Selected excerpt
[[!meta copyright="Copyright © 2009, 2012 Free Software Foundation, Inc."]]

[[!meta license="""[[!toggle id="license" text="GFDL 1.2+"]][[!toggleable
id="license" text="Permission is granted to copy, distribute and/or modify this
document under the terms of the GNU Free Documentation License, Version 1.2 or
any later version published by the Free Software Foundation; with no Invariant
Sections, no Front-Cover Texts, and no Back-Cover Texts.  A copy of the license
is included in the section entitled [[GNU Free Documentation
License|/fdl]]."]]"""]]

[[!meta title=BPF]]

[[!tag open_issue_gnumach open_issue_hurd]]

This is a collection of resources concerning *Berkeley Packet Filter*s.


# Documentation

  * Wikipedia: [[!wikipedia "Berkeley Packet Filter"]]

  * [The Packet Filter: An Efficient Mechanism for User-level Network
    Code](http://citeseerx.ist.psu.edu/viewdoc/summary?doi=10.1.1.36.8755),
    1987, Jeffrey C. Mogul, Richard F. Rashid, Michael J. Accetta

  * [The BSD Packet Filter: A New Architecture for User-level Packet
    Capture](http://citeseerx.ist.psu.edu/viewdoc/summary?doi=10.1.1.43.7849),
    1992, Steven Mccanne, Van Jacobson

  * [Protocol Service Decomposition for High-Performance
    Networking](http://citeseerx.ist.psu.edu/viewdoc/summary?doi=10.1.1.30.8387),
    1993, Chris Maeda, Brian N. Bershad

  * [Efficient Packet Demultiplexing for Multiple Endpoints and Large
    Messages](http://citeseerx.ist.psu.edu/viewdoc/summary?doi=10.1.1.46.44),
    1994, Masanobu Yuhara Fujitsu, Masanobu Yuhara, Brian N. Bershad, Chris
    Maeda, J. Eliot, B. Moss

  * ... and many more


# Implementation

  * [[community/HurdFr]]

      * <http://wiki.hurdfr.org/index.php/BPF>

      * <http://wiki.hurdfr.org/index.php/Reseau_dans_gnumach>

      * Git repository: <http://rcs-git.duckcorp.org/hurdfr/bpf.git/>

    The patch for [[GNU Mach|microkernel/mach/gnumach]] is expected to be
    complete and functional, the [[hurd/translator]] less so -- amongst others,
    there are unresolved issues concerning support of [[hurd/glibc/IOCTL]]s.

[A block of data]
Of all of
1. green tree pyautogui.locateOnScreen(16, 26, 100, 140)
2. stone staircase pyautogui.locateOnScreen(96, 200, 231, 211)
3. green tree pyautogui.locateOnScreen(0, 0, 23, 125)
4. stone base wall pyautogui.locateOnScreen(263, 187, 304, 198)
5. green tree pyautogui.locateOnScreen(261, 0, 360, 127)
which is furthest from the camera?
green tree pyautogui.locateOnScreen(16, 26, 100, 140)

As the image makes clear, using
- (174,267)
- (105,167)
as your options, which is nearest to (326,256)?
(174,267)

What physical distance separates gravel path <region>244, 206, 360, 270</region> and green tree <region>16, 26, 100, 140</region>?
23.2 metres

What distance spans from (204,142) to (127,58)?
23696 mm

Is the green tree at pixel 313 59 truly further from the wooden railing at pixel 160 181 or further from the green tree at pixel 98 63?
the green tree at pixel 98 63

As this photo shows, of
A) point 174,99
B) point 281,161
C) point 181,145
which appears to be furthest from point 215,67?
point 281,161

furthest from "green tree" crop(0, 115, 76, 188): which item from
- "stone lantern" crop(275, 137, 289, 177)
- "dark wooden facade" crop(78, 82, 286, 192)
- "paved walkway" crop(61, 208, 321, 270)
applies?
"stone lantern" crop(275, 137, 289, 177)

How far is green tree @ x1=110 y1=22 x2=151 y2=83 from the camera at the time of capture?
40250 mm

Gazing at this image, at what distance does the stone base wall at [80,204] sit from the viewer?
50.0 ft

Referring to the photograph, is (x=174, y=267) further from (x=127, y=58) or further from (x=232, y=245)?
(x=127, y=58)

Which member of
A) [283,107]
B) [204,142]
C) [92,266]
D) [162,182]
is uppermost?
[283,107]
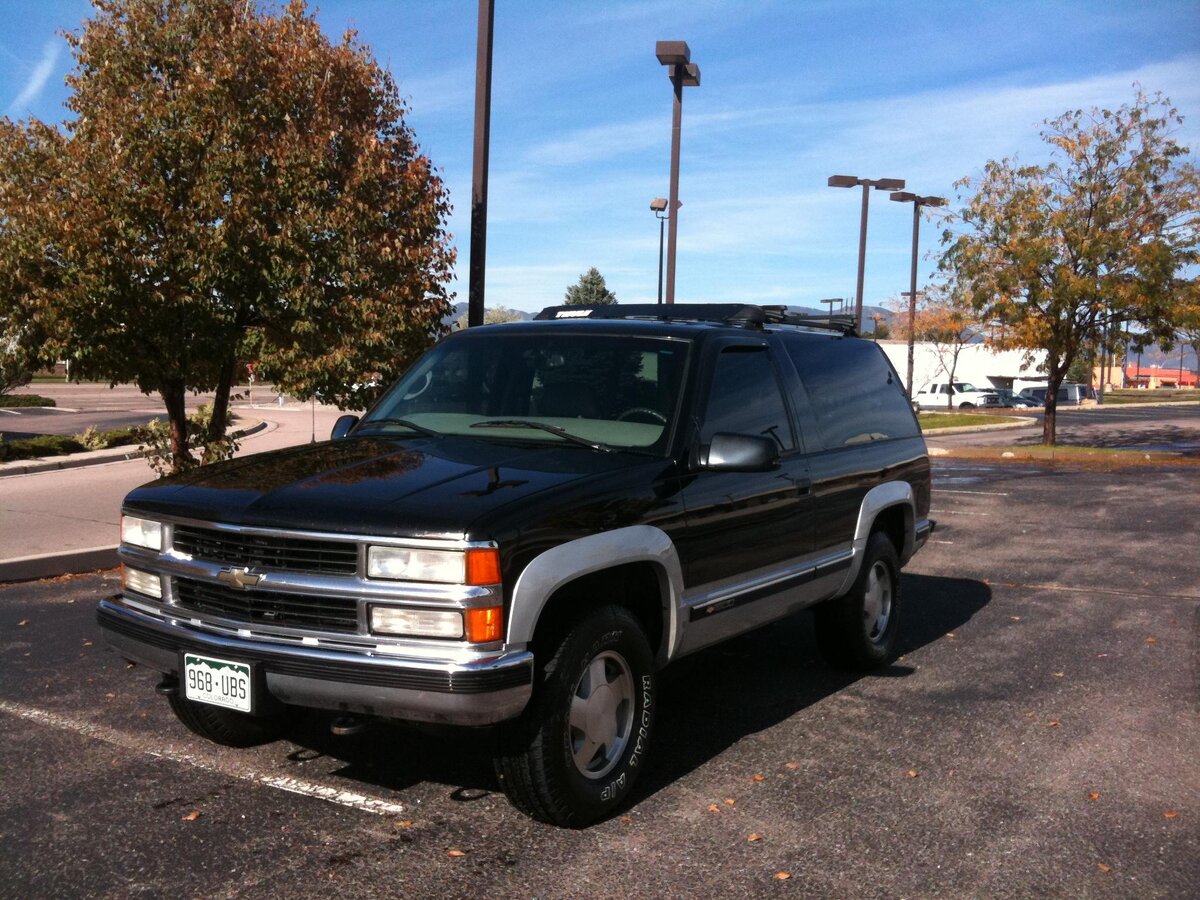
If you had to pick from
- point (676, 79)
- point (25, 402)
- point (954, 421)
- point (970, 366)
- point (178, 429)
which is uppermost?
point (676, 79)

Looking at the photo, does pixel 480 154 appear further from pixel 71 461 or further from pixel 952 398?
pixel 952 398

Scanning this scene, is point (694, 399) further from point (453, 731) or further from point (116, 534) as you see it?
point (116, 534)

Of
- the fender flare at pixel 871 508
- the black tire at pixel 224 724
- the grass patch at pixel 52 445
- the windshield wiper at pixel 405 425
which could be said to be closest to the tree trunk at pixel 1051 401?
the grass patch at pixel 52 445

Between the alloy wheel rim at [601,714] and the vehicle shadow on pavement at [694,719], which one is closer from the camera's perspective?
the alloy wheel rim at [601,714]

--

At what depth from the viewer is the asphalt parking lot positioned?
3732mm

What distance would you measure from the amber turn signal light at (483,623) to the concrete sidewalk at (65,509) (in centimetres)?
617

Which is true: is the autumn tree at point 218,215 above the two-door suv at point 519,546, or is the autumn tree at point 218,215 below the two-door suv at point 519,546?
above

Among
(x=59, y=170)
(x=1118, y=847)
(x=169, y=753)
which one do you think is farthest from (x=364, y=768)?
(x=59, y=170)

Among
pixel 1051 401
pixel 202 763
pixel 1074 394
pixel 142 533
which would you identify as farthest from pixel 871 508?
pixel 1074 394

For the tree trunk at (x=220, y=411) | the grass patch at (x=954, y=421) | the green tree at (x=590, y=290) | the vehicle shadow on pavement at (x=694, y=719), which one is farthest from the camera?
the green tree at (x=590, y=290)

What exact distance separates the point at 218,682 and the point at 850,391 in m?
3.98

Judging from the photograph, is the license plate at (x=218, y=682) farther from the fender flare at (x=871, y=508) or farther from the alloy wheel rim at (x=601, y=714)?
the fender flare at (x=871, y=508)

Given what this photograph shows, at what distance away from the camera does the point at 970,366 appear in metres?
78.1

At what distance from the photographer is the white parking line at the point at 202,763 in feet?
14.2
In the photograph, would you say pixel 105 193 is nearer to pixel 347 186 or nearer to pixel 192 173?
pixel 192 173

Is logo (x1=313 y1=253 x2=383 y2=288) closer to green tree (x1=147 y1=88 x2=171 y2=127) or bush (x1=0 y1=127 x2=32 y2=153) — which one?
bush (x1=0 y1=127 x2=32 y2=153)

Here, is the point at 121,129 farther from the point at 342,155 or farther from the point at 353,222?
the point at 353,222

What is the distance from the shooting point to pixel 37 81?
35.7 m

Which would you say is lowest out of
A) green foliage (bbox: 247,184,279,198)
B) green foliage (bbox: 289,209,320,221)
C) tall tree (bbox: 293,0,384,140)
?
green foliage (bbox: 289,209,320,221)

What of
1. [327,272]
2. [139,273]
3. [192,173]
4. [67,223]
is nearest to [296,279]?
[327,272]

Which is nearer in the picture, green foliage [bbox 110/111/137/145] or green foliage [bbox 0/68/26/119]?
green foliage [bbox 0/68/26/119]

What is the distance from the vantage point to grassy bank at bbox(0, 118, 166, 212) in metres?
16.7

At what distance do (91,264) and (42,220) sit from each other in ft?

==

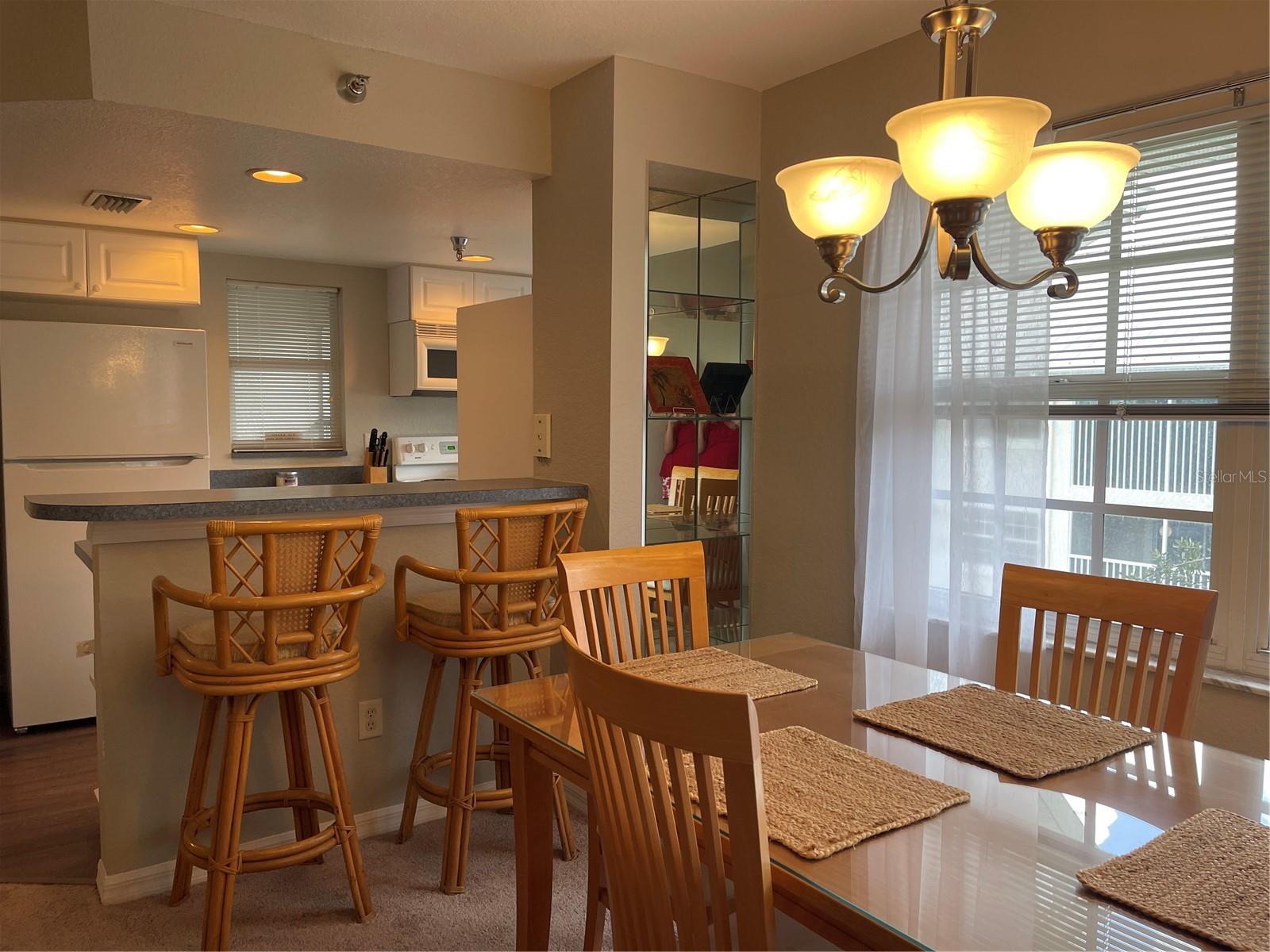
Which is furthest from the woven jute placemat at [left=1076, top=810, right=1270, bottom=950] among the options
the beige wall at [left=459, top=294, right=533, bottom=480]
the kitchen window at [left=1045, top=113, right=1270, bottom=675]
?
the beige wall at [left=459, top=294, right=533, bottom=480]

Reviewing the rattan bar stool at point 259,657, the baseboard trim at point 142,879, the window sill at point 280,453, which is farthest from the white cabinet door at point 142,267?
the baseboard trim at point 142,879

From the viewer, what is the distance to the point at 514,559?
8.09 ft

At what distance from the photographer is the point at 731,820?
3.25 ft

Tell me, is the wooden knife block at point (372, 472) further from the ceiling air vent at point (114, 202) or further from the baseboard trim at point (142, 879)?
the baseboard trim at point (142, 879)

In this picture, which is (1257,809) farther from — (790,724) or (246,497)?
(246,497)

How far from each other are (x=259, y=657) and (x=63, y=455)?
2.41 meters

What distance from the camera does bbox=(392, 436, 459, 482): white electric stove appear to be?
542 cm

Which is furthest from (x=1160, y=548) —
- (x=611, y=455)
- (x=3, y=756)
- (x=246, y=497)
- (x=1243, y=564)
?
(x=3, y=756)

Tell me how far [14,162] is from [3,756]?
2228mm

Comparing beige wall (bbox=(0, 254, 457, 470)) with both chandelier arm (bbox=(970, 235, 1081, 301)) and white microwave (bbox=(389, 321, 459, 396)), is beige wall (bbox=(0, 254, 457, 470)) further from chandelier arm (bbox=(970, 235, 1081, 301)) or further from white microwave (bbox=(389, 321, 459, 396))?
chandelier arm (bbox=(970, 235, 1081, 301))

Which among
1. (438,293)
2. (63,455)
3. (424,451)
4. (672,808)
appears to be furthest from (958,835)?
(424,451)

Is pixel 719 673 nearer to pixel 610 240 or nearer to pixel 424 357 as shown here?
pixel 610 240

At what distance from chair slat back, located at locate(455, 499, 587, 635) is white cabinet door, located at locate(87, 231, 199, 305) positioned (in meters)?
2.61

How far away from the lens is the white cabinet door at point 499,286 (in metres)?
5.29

Exercises to complete
1. Answer these questions about the BPF resources page:
(a) In what year was the paper on the BSD Packet Filter and a new architecture for user-level packet capture published?
(b) Which part does the page expect to be complete and functional?
(c) Support of what has unresolved issues in the translator?
2. Pick out every line of the records that contains the string "wheel". Case counts.

Responses per task
1.
(a) 1992
(b) The patch for GNU Mach
(c) IOCTLs

2.
Between the alloy wheel rim at [601,714] and the vehicle shadow on pavement at [694,719], which one is closer from the camera's perspective?
the alloy wheel rim at [601,714]
Judging from the photograph, is the license plate at (x=218, y=682) farther from the fender flare at (x=871, y=508) or farther from the alloy wheel rim at (x=601, y=714)?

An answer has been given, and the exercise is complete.